Cram still wore the sea-predator smile. It was always a horrific sight, this man’s face, but Grace was getting used to it. She also realized that he was not intentionally scaring her; whatever had been done to his mouth had made that become his permanent, natural expression. It spoke volumes, that face. It rendered her question rhetorical.
Grace wanted to protest, to tell him that she was civil and that they would handle this legally and ethically. But instead she said, “They threatened my daughter.”
“So they did.”
She looked at him. “I can’t do what they asked. Even if I wanted to. I can’t just walk away and leave it alone.”
He said nothing.
“I have no choice, do I? I have to fight them.”
“I don’t see any other way.”
“You knew that all along.”
Cram cocked his head to the right. “So did you.”
His cell phone went off. Cram flipped it open but did not speak, not even a hello. A few seconds later he snapped the phone shut and said, “Someone is pulling up the drive.”
She looked out the screen door. A Ford Taurus came to a stop. Scott Duncan stepped out and approached the house.
“You know him?” Cram asked.
“That,” she said, “is Scott Duncan.”
“The guy who lied about working for the U.S. attorney?” Grace nodded.

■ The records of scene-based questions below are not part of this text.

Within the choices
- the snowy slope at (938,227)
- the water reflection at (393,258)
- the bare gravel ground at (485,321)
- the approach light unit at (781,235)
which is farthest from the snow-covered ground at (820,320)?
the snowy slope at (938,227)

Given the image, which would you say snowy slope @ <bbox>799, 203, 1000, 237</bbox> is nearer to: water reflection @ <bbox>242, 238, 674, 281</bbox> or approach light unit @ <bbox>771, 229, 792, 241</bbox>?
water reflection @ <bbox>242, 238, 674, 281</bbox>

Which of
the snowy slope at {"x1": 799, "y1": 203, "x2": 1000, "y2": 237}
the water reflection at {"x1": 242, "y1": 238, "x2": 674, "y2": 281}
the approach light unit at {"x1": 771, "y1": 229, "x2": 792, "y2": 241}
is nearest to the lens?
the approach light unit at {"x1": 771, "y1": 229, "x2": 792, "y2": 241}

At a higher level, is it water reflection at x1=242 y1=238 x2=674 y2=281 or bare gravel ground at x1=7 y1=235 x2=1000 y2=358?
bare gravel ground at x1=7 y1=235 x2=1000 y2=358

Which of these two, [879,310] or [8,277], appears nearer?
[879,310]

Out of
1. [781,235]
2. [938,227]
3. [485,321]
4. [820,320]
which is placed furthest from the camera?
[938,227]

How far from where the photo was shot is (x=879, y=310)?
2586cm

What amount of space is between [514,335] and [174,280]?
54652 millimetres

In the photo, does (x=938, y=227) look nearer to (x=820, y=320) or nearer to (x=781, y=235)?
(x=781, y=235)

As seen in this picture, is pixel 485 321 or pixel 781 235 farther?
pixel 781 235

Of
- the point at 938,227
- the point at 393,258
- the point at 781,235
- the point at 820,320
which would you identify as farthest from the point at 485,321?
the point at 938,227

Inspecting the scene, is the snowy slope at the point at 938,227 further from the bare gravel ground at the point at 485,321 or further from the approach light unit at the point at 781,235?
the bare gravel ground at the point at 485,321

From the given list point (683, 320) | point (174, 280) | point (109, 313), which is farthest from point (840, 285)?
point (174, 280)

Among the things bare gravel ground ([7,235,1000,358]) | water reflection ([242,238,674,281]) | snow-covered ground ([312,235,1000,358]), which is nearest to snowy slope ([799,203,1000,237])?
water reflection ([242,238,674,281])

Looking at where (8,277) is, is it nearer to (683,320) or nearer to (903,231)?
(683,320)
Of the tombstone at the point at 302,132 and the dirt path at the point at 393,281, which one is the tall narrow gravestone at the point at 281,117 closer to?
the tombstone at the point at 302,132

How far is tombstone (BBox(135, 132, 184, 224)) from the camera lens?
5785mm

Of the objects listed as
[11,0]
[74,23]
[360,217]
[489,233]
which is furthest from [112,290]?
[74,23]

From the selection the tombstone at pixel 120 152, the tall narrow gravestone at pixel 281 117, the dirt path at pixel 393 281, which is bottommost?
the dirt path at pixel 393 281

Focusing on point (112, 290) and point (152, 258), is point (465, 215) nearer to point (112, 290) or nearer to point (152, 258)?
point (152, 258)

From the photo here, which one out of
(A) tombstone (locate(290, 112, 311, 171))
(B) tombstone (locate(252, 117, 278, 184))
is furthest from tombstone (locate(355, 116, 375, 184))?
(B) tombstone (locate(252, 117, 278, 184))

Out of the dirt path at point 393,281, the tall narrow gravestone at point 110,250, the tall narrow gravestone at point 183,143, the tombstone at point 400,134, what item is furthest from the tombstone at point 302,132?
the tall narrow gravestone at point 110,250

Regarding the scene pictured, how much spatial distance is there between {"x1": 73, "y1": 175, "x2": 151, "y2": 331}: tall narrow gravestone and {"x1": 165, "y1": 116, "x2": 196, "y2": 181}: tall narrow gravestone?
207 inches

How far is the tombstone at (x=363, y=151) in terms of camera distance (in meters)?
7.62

“Maybe,” Cram said, “I’ll stick around.”
• • •
They remained outside. Scott Duncan stood next to Grace. Cram had stepped away. Duncan kept sneaking glances at Cram. “Who is that?”
“You don’t want to know.”
Grace gave Cram a look. He got the hint and headed back inside. She and Scott Duncan were alone now.
“What do you want?” she asked.
Duncan picked up on her tone. “Something wrong, Grace?”
“I’m just surprised you got out of work already. I figured it’d be busier at the U.S. attorney’s office.”
He said nothing.
“Cat got your tongue, Mr. Duncan?”
“You called my office.”
She touched her nose with her pointer, indicating a direct hit. Then: “Oh wait, correction: I called the United States attorney’s office. Apparently you don’t work there.”
“It’s not what you think.”
“How enlightening.”
“I should have told you up front.”
“Do tell.”
“Look, everything I said was true.”
“Except the part about working for the United States attorney. I mean, that wasn’t true, was it? Or was Ms. Goldberg lying?”
“Do you want me to explain or not?”
Now his voice had a little steel. Grace gestured for him to continue.
“What I told you was true. I worked there. Three months ago this killer, this Monte Scanlon, he insisted on seeing me. No one could understand why. I was a low-level lawyer on political corruption. Why would a hit man insist on talking only to me? That was when he told me.”
“That he killed your sister.”
“Yes.”
She waited. They moved toward the porch furniture and sat down. Cram stood in a window watching them. He let his gaze wander toward Scott Duncan, hang there for a few heavy seconds, survey the grounds, go back to Duncan.